▶ To-do list
a) Please answer these questions using the comment thread:
(i) In what year does the false fact say the Panama Canal opened?
(ii) How many pages of Scripps National Spelling Bee word lists is Josh Malamy studying?
(iii) On what date is the Williamsburg spelling bee final?
b) Reproduce a passage of the comment thread word for word, beginning at the words "Click my name" and stopping after "unsuspecting non-Snopes-using people.".

▶ Source document
• • •

Posted by: Carlos at October 4, 2005 02:59 AM

More! More! The Canal rocks.

Posted by: Noel at October 4, 2005 03:00 AM

Click my name in the link for a list of false "fun facts" intended to be released as the kind of list that gets passed around in email by unsuspecting non-Snopes-using people.

I was pleased with some of my contributions, including: "The severity of hurricanes has significantly increased since 1914. This is because the Panama Canal opened that year, alowing cooler water from the Pacific Ocean to mix with warmer water in the Caribbean." There's a class of people who would believe that.

Posted by: Dennis at October 4, 2005 04:02 AM

http://www.nytimes.com/2005/09/29/fashion/thursdaystyles/29bee.html?pagewanted=print

"September 29, 2005
The Night Life of Bees
By STEPHANIE ROSENBLOOM
THERE are 18 precious days until the spelling bee final, and Josh Malamy will not waste a single one. He is boning up on Latin and Greek roots and studying the 794 pages of Scripps National Spelling Bee word lists on Spellingbee.com. Among the obscure words he recently memorized were "chrysochlorous" (a greenish-gold color) and "choumoellier" (an Australian vegetable). He is reluctant to share another for fear of giving his competitors an edge.

If the spelling bee final on Oct. 17 is anything like the twice-monthly bees that have preceded it, the room will be packed. The air will be warm and thick with anticipation, not to mention the smell of beer. After all, Mr. Malamy is 23 and will not be showing off his spelling prowess beneath the blazing lights of an elementary school auditorium. Rather, he will be in a dim, terra-cotta-colored room with touches of brass and wood, at Pete's Candy Store, a bar in Williamsburg, Brooklyn. About 15 people who have won previous bees over the last several months - including a doctor whom Mr. Malamy considers his toughest competitor - will vie for cash, prizes and bragging rights at the Williamsburg Spelling Bee Finals."

"Adult-only spelling bees, born of nostalgia and spiked with alcohol, have become increasingly popular social activities for brainy hipsters in their 20's and 30's at bars and community centers from Brooklyn to Spokane, Wash. Gone are the days when the sole opportunity to demonstrate one's spelling aptitude was in school. A new kind of bee has emerged, one where participants tackle baffling words between flirty smiles and sips of Yuengling."

• • •

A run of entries
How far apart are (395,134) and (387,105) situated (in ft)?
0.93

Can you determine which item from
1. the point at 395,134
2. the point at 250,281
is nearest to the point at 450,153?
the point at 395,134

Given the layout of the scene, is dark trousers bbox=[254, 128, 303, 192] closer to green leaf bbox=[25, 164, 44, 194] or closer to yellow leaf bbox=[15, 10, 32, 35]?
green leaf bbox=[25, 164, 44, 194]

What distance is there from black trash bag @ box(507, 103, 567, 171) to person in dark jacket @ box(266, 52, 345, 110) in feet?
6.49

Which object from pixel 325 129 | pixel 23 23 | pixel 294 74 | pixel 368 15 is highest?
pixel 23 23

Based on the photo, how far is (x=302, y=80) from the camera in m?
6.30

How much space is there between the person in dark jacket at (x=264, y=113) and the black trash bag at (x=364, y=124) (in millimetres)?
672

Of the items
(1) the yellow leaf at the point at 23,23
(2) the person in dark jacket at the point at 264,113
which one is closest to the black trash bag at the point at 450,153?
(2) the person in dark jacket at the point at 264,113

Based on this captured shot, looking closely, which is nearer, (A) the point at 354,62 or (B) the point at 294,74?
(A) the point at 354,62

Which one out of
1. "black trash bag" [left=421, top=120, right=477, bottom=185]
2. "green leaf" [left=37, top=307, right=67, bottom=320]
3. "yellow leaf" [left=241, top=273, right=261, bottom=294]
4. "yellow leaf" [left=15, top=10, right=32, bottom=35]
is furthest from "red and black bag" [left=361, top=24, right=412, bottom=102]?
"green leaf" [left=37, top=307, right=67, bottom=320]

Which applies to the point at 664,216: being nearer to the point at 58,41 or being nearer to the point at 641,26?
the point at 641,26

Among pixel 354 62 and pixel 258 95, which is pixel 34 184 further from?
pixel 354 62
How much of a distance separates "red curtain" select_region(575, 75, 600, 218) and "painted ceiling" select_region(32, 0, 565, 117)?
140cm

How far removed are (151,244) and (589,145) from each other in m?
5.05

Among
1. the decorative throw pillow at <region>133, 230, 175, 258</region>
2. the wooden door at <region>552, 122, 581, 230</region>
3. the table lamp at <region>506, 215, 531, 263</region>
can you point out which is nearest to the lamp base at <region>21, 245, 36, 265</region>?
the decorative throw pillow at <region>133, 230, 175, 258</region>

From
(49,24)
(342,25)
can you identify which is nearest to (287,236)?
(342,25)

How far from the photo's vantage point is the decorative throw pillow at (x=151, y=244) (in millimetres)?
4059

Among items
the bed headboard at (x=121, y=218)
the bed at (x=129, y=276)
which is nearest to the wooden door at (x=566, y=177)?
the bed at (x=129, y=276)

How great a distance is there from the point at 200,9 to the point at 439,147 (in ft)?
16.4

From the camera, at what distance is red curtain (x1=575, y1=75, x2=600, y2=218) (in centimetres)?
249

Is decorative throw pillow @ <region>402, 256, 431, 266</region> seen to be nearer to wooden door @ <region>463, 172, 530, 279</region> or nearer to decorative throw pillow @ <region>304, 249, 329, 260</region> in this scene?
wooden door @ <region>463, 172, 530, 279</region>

• • •

▶ Answers to the exercises
a)
(i) 1914
(ii) 794
(iii) Oct. 17

b)
Click my name in the link for a list of false "fun facts" intended to be released as the kind of list that gets passed around in email by unsuspecting non-Snopes-using people.